Global Study Shows Stablecoins Rising as Payment Tool
A global survey finds dollar-pegged tokens increasingly used for payments, savings, and cross-border income.
Stablecoins are rapidly evolving beyond their role as trading tools, emerging as a practical financial instrument for everyday transactions, savings, and international payments, according to a new global industry study.
The Stablecoin Utility Report 2026, published by BVNK in partnership with Coinbase and Artemis, draws on a YouGov survey of 4,658 adults across 15 countries. It highlights how a market now exceeding $300 billion in total stablecoin supply is increasingly integrated into personal finance and business activity worldwide.
Designed to maintain a 1:1 peg with fiat currencies, most commonly the U.S. dollar, stablecoins such as Tether’s USDT and Circle’s USDC have grown into a cornerstone of digital payments infrastructure. While trading remains a major use case, the report suggests their role is expanding rapidly into daily financial life.
Stablecoins Move Into Savings and Personal Finance
More than half of survey respondents said they held stablecoins within the past year, and 56% plan to acquire more over the next 12 months. Among non-holders, 13% said they intend to start using them, signaling continued adoption momentum.
The study also found that stablecoins are becoming a meaningful component of personal balance sheets. On average, holders reported allocating roughly one-third of their total savings to crypto and stablecoins combined.
Usage patterns vary significantly by region. Adoption is strongest in low- and middle-income economies, where currency volatility and limited access to efficient cross-border payments make stablecoins particularly attractive. Africa recorded the highest ownership rates and strongest forward intent to increase holdings.
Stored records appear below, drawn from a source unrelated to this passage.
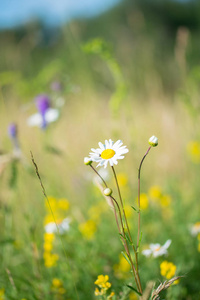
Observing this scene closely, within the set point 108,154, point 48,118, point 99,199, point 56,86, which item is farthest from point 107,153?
point 99,199

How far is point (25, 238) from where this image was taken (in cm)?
205

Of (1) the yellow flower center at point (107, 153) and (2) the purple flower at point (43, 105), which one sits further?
(2) the purple flower at point (43, 105)

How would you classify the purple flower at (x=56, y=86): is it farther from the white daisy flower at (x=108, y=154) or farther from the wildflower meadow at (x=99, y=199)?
the white daisy flower at (x=108, y=154)

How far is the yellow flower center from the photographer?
0.93 metres

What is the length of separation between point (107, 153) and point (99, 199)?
1.72m

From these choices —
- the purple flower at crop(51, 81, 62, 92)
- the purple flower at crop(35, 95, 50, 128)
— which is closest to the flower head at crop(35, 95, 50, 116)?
the purple flower at crop(35, 95, 50, 128)

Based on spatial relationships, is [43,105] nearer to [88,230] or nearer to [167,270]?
[88,230]

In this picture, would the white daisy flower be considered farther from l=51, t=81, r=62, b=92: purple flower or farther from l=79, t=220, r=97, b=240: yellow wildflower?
l=51, t=81, r=62, b=92: purple flower

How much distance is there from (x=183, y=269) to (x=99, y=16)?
→ 13430mm

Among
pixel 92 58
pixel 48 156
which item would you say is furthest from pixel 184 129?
pixel 92 58

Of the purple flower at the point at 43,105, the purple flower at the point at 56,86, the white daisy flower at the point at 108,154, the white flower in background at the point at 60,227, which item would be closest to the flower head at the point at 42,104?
the purple flower at the point at 43,105

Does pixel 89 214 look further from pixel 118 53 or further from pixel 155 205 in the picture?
pixel 118 53

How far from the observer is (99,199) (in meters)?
2.61

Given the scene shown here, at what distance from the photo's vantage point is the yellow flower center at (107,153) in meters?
0.93
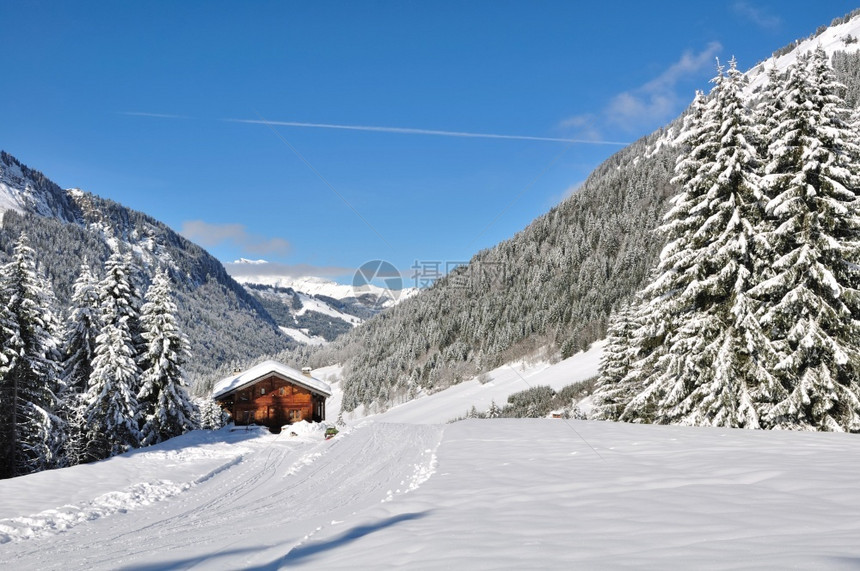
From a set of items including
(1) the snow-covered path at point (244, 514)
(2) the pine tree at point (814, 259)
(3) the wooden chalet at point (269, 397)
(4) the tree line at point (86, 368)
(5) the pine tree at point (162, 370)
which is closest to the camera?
(1) the snow-covered path at point (244, 514)

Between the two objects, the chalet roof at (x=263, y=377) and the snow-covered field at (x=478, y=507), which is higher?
the chalet roof at (x=263, y=377)

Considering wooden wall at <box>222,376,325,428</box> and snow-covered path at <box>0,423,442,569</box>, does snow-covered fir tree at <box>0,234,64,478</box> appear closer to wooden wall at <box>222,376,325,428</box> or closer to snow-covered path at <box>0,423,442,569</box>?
snow-covered path at <box>0,423,442,569</box>

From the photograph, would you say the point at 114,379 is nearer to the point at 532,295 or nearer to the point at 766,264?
the point at 766,264

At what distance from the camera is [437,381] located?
10400 centimetres

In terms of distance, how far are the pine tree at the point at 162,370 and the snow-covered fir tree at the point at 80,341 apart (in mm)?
3003

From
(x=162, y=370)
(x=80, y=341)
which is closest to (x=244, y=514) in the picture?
(x=162, y=370)

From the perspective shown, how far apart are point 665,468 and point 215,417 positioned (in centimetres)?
6099

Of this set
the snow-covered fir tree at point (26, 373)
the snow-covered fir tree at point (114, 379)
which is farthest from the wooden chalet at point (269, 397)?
the snow-covered fir tree at point (26, 373)

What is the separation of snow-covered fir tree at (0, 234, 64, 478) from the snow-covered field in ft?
31.5

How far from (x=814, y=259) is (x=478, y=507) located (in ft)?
47.1

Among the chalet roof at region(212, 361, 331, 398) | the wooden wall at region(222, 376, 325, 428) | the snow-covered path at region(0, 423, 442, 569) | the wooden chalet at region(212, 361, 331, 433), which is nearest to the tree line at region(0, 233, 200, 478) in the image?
the chalet roof at region(212, 361, 331, 398)

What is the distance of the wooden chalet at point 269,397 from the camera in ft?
122

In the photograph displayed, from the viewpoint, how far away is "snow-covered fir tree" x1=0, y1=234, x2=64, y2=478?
72.0 ft

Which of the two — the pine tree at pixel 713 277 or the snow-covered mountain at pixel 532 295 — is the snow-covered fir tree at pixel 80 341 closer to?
the pine tree at pixel 713 277
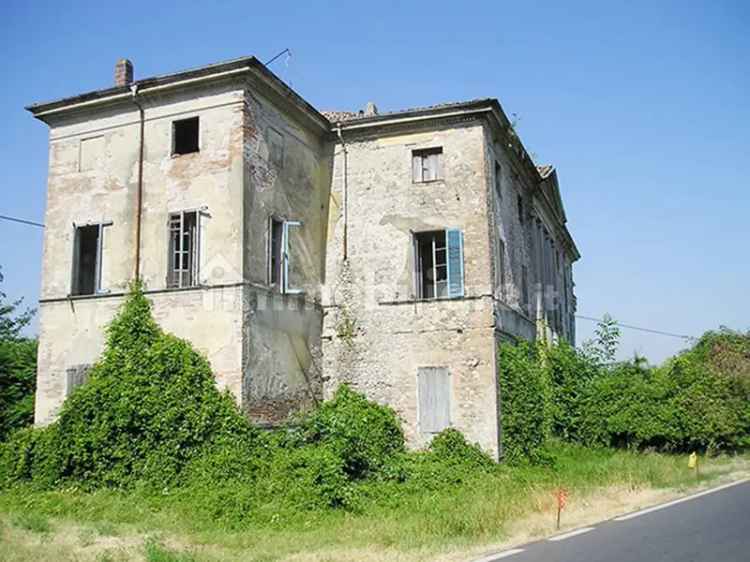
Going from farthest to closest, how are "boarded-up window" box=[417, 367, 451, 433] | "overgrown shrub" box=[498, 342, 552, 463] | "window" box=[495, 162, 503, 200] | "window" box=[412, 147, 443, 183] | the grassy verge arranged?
"window" box=[495, 162, 503, 200] < "window" box=[412, 147, 443, 183] < "overgrown shrub" box=[498, 342, 552, 463] < "boarded-up window" box=[417, 367, 451, 433] < the grassy verge

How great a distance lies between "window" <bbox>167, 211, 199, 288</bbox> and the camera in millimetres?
16031

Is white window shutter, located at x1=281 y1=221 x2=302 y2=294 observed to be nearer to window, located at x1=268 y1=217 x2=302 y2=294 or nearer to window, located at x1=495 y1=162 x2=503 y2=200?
window, located at x1=268 y1=217 x2=302 y2=294

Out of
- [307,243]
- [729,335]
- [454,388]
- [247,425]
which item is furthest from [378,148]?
[729,335]

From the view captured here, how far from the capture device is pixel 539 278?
24.6 m

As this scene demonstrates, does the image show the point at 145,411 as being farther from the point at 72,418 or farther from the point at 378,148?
the point at 378,148

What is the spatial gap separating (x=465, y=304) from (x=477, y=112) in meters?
4.76

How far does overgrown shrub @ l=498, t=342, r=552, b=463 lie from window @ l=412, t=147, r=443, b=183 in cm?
467

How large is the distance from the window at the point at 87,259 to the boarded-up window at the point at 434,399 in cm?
800

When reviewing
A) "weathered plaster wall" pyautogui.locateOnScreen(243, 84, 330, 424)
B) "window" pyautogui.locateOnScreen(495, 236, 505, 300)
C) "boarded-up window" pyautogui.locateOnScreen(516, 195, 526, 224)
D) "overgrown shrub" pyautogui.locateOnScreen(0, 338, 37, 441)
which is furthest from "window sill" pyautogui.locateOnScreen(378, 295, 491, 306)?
"overgrown shrub" pyautogui.locateOnScreen(0, 338, 37, 441)

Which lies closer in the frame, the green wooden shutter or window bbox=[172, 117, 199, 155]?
window bbox=[172, 117, 199, 155]

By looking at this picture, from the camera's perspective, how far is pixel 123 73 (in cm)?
1819

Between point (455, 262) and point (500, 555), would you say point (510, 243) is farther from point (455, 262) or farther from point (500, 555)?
point (500, 555)

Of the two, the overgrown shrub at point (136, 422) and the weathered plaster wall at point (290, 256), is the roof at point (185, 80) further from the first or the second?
the overgrown shrub at point (136, 422)

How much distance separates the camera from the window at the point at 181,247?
1603 centimetres
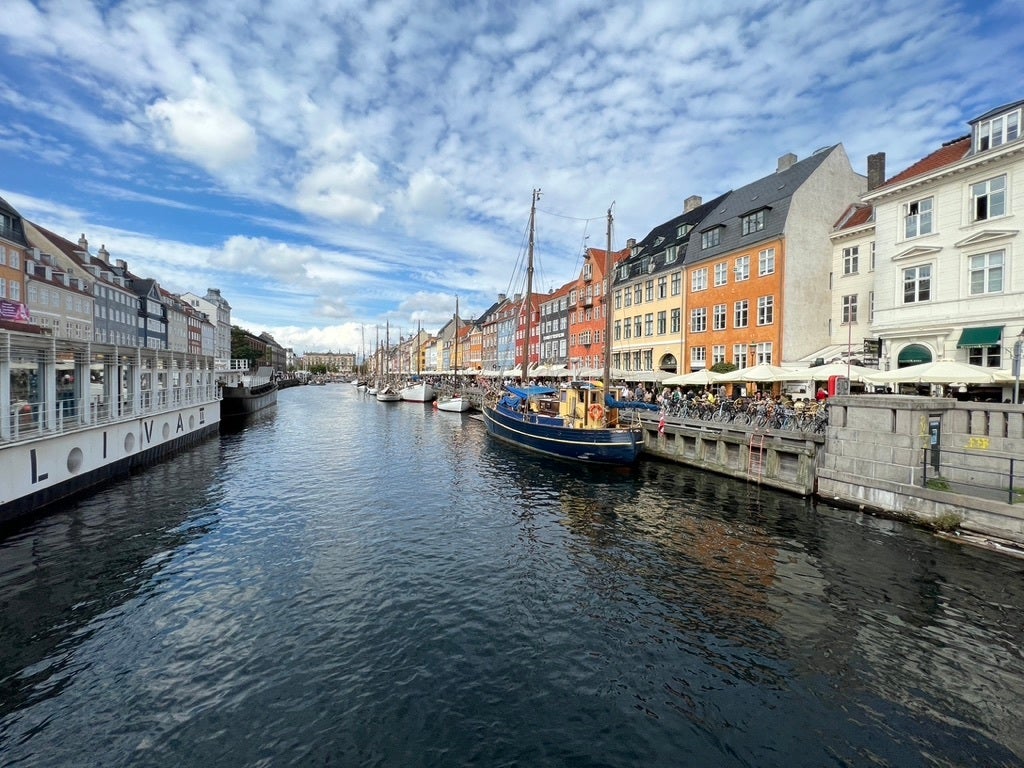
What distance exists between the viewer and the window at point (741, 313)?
36.6 metres

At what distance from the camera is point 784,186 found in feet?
118

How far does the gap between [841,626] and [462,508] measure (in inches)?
496

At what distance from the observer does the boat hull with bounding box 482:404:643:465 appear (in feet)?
85.2

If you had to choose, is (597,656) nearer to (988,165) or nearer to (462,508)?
(462,508)

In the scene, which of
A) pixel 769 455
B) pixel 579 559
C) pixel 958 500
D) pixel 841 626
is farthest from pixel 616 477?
pixel 841 626

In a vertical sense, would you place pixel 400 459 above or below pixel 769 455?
below

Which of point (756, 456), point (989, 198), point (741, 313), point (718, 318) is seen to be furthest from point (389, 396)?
point (989, 198)

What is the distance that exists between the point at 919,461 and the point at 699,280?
28301 millimetres

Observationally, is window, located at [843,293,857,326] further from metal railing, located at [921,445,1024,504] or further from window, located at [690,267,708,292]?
metal railing, located at [921,445,1024,504]

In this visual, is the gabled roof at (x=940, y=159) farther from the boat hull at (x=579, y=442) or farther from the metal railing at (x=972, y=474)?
the boat hull at (x=579, y=442)

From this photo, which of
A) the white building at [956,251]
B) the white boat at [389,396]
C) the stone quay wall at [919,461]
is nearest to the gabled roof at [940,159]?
the white building at [956,251]

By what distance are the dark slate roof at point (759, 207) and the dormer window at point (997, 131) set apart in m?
→ 11.3

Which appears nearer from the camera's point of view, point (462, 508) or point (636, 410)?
point (462, 508)

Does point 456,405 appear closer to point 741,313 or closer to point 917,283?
point 741,313
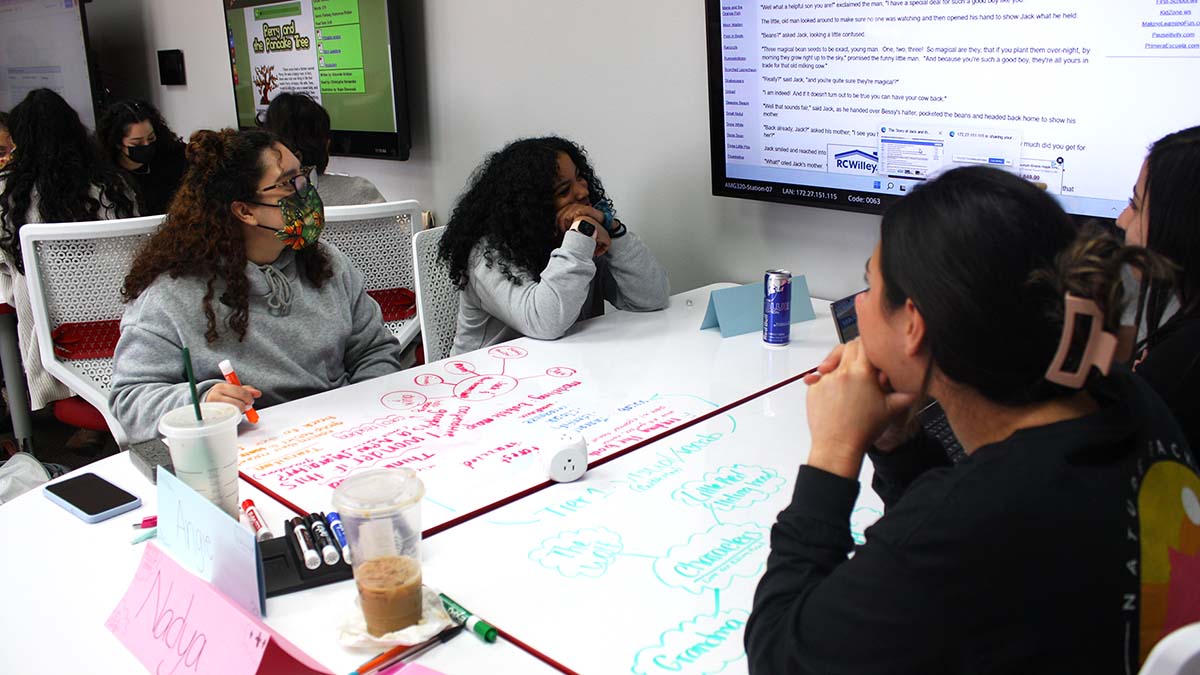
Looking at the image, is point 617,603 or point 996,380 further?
point 617,603

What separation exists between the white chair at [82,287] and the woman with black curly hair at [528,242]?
0.72 metres

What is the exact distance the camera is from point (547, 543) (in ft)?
3.77

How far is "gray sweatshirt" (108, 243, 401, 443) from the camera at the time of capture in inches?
65.4

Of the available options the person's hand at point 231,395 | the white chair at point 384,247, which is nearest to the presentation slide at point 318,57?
the white chair at point 384,247

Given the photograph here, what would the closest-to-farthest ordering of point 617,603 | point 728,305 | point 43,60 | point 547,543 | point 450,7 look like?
point 617,603 → point 547,543 → point 728,305 → point 450,7 → point 43,60

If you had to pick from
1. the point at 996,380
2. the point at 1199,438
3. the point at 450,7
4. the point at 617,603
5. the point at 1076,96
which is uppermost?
the point at 450,7

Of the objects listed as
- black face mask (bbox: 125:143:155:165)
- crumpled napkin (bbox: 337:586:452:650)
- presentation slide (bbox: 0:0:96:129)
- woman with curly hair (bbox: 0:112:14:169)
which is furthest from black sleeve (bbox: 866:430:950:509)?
presentation slide (bbox: 0:0:96:129)

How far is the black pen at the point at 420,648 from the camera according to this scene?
906mm

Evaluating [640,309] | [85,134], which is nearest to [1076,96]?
[640,309]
“Stablecoins are being used in the real world because they solve real-world problems. People are already getting paid and spending stablecoins, especially where traditional payments are slow, expensive, or unreliable. They’re using them like everyday money.”
— Chris Harmse, co-founder of BVNK
Spending, Payments, and Merchant Demand
The report indicates that stablecoins are not just being stored—they are actively circulating.
Among holders:
- 27% spend stablecoins directly on goods and services
- 45% convert them into local currency for purchases
- More than one-quarter transact within days, and about two-thirds do so within months
Merchant demand is also growing. 52% of respondents said they made a purchase specifically because a business accepted stablecoins, suggesting consumer interest may be outpacing current merchant infrastructure.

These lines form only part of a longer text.